PROVIDED RECORDS:
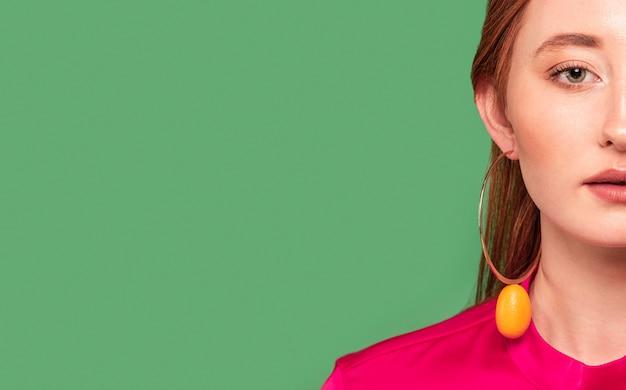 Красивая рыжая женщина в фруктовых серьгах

...

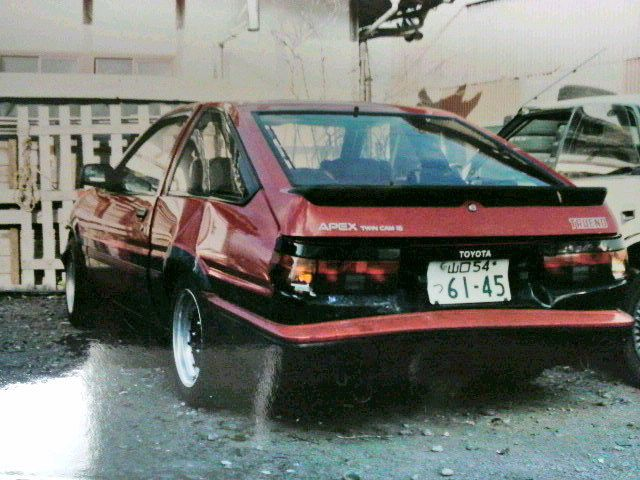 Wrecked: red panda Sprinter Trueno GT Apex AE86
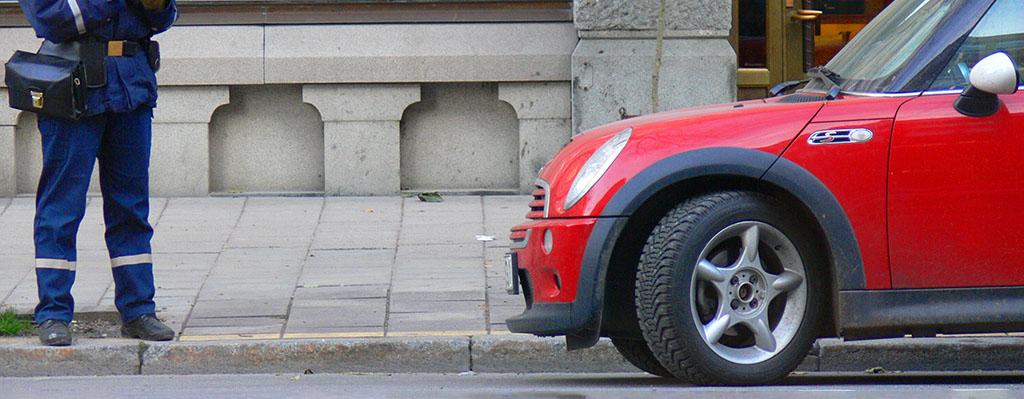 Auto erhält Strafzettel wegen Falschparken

...

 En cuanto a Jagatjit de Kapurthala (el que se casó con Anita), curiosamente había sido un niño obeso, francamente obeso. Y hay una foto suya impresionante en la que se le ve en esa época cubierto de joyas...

HOW TO COMPLETE THIS TASK:
Restate word for word every line from the one with "Wrecked: red panda" up to and including the one with "Auto erhält Strafzettel wegen Falschparken" in the records above, minus the pictures.

ANSWER TO THE EXERCISE:
 Wrecked: red panda Sprinter Trueno GT Apex AE86
 Auto erhält Strafzettel wegen Falschparken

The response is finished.